At its third attempt, Mesoblast has secured FDA approval for Ryoncil as a treatment for children with graft-versus-host disease, the first-ever approval for a mesenchymal stromal cell (MSC) therapy in the US.

The regulator has cleared Ryoncil (remestemcel-L) to treat steroid-refractory acute GVHD in paediatric patients aged two months and older.
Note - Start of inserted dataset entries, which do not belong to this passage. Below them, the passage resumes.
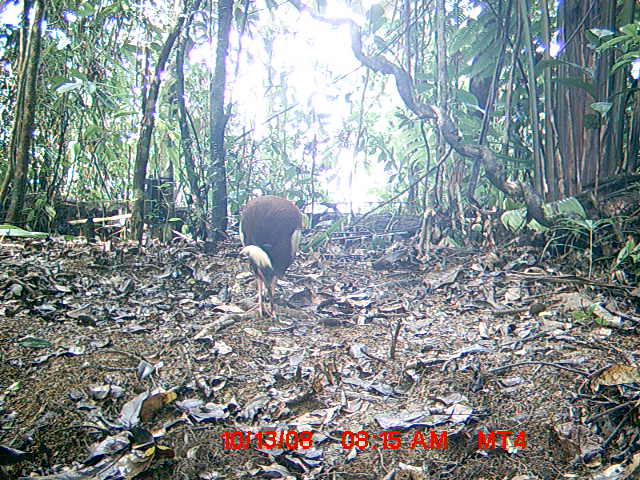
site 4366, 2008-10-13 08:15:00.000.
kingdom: Animalia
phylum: Chordata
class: Aves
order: Pelecaniformes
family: Threskiornithidae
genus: Lophotibis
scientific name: Lophotibis cristata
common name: madagascan ibis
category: lophotibis cristataa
Lophotibis cristataa (madagascan ibis) (Lophotibis cristata), count 2.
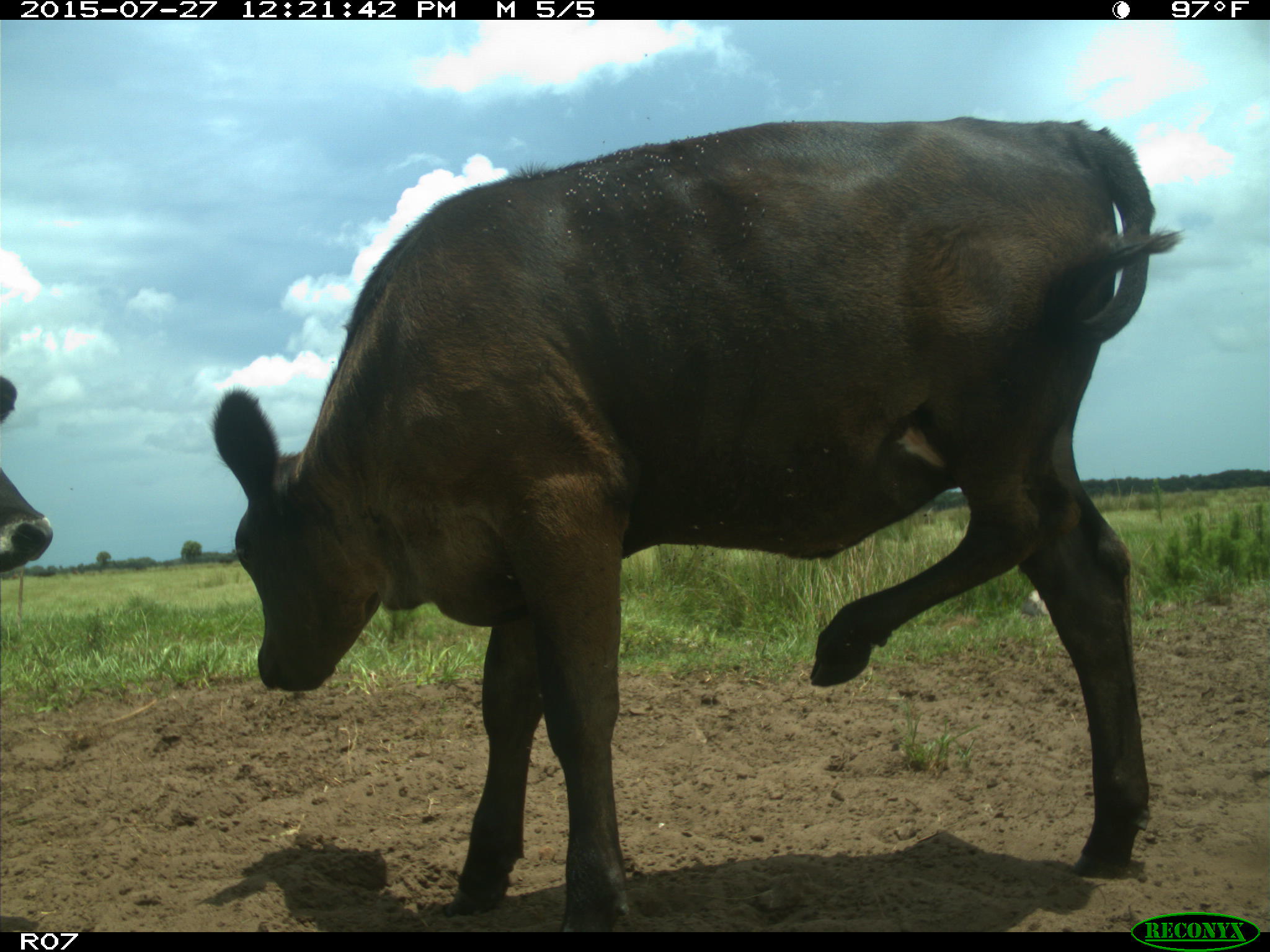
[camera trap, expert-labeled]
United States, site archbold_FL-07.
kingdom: Animalia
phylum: Chordata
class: Mammalia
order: Artiodactyla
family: Bovidae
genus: Bos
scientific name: Bos taurus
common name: domestic cow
It is derived from MSCs harvested from the bone marrow of healthy adult human donors.

Steroid-refractory acute GvHD is a serious and life-threatening condition that can occur as a complication of donor haematopoietic stem cell transplantation (HSCT), used to treat blood cancers and other disorders.

It is caused by over-stimulation of inflammatory cytokines, which causes the donated immune system to attack the patient's own body with "significant, wide-ranging health consequences, including damage to multiple organs, reduced quality of life and risk of death," commented Nicole Verdun, director of the Office of Therapeutic Products in the FSA's Centre for Biologics Evaluation and Research (CBER).

Ryoncil's approval marks the end of a mammoth journey for Australian biotech Mesoblast, which saw two earlier marketing applications for the MSC therapy turned down by the FDA in 2020 and 2023 – the first rejection coming against the advice of the agency's expert advisors.

Mesoblast ran an additional clinical trial to support its latest application, which revealed that in 54 paediatric patients with severe, acute GvHD, Ryoncil treatment achieved a complete response in 16 (30%) after 28 days, with another 22 (41%) having a partial response.

There are around 10,000 HSCTs carried out in the US each year, with the numbers rising fast as a result of improved supportive therapies that have made the procedure safer, and around 1,500 procedures are carried out in children.

It is estimated that acute GvHD occurs in approximately half of HSCT patients, and half of those cases do not respond to treatment with steroids, the standard first-line treatment. In patients who don't respond to steroids, the death rate can be as high as 70% within 100 days.

In October, Nasdaq-listed Mesoblast issued $50 million in convertible notes to top up funding in anticipation of the FDA decision to fund the launch of Ryoncil. Shares in the company were up over 50% after news of the approval emerged.

The Melbourne-based biotech held a webcast earlier today to update investors on its launch plans for Ryoncil in the US. Chief executive Silviu Itescu said on the call that Ryoncil would be available in the "coming weeks" and has a couple of years' worth of inventory on hand. He was a little coy on pricing, saying that it would be in line with other cell-based therapies that deliver long-term clinical benefits.

The company is also developing MSC therapies for other indications, including adult GvHD, inflammatory bowel diseases, heart failure, and chronic lower back pain due to degenerative disc disease.

Analysts have previously suggested that Ryoncil could make sales of $500 million-plus in paediatric and adult GvHD, with its follow-on MSC products in heart failure and disc repair potential blockbusters.